Jamais voix humaine n'avait bouleversé ses entrailles comme celle de
Consuelo. Jamais physionomie, jamais langage et manières n'avaient
exercé sur son âme une fascination comparable à celle que les traits,
la contenance et les paroles de Consuelo exerçaient sur lui depuis
trente-six heures. Le chanoine devinait-il ou ne devinait-il pas le sexe
du prétendu Bertoni? Oui et non. Comment vous expliquer cela? Il faut que
vous sachiez qu'à cinquante ans le chanoine avait l'esprit aussi chaste
que les moeurs, et les moeurs aussi pures qu'une jeune fille. A cet égard,
c'était un saint homme que notre chanoine; il avait toujours été ainsi,
et ce qu'il y a de plus remarquable, c'est que, bâtard du roi le plus
débauché dont l'histoire fasse mention, il ne lui en avait presque rien
coûté pour garder son voeu de chasteté. Né avec un tempérament flegmatique
(nous disons aujourd'hui lymphatique), il avait été si bien élevé dans
l'idée du canonicat, il avait toujours tant chéri le bien-être et la
tranquillité, il était si peu propre aux luttes cachées que les passions
brutales livrent à l'ambition ecclésiastique; en un mot, il désirait tant
le repos et le bonheur, qu'il avait eu pour premier et pour unique principe
dans la vie, de sacrifier tout à la possession tranquille d'un bénéfice;
amour, amitié, vanité, enthousiasme, vertu même, s'il l'eût fallu. Il
s'était préparé de bonne heure et habitué de longue main à tout immoler
sans effort et presque sans regret.
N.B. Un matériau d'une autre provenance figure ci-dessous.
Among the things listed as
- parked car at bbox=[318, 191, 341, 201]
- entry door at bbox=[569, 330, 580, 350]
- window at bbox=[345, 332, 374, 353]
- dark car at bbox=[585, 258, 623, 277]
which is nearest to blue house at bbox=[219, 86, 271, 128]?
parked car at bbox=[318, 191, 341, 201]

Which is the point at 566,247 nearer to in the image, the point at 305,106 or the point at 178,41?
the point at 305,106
Malgré cette théorie affreuse de
l'égoïsme, il était resté bon, humain, affectueux et enthousiaste à
beaucoup d'égards, parce que sa nature était bonne, et que la nécessité
de réprimer ses meilleurs instincts ne s'était presque jamais présentée.
Sa position indépendante lui avait toujours permis de cultiver l'amitié,
la tolérance et les arts; mais l'amour lui était interdit, et il avait tué
l'amour, comme le plus dangereux ennemi de son repos et de sa fortune.
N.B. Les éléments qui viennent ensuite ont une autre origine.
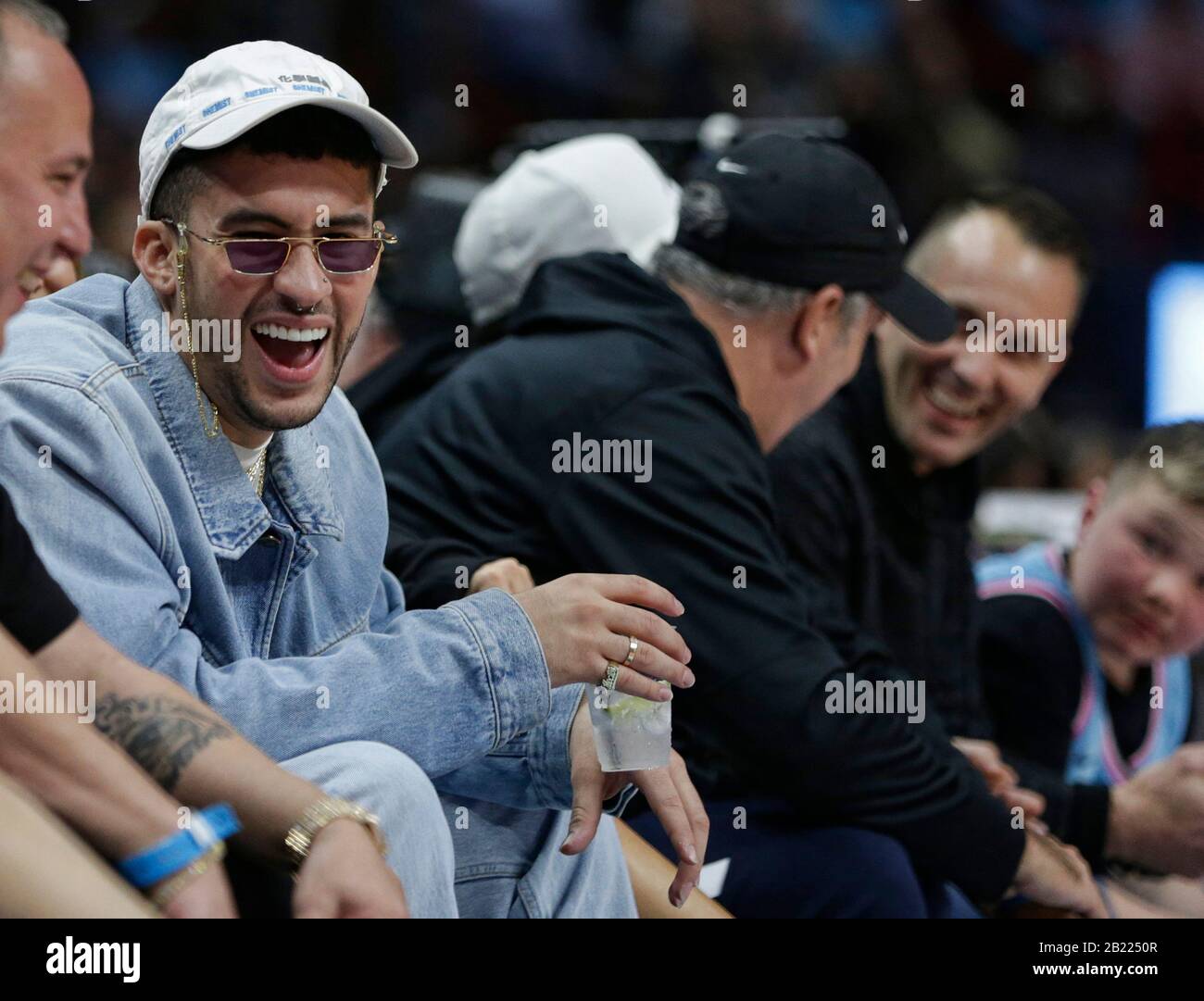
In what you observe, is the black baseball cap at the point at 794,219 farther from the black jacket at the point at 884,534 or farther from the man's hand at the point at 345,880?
the man's hand at the point at 345,880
Cependant, comme l'amour est de nature divine, c'est-à-dire immortel,
quand nous croyons l'avoir tué, nous n'avons pas fait autre chose que de
l'ensevelir vivant dans notre coeur. Il peut y sommeiller sournoisement
durant de longues années, jusqu'au jour où il lui plaît de se ranimer.
Consuelo apparaissait à l'automne de cette vie de chanoine, et cette longue
apathie de l'âme se changeait en une langueur tendre, profonde, et plus
tenace qu'on ne pouvait le prévoir. Ce coeur apathique ne savait point
bondir et palpiter pour un objet aimé; mais il pouvait se fondre comme la
glace au soleil, se livrer, connaître l'abandon de soi-même, la soumission,
et cette sorte d'abnégation patiente qu'on est surpris de rencontrer
quelquefois chez les égoïstes quand l'amour s'empare de leur forteresse.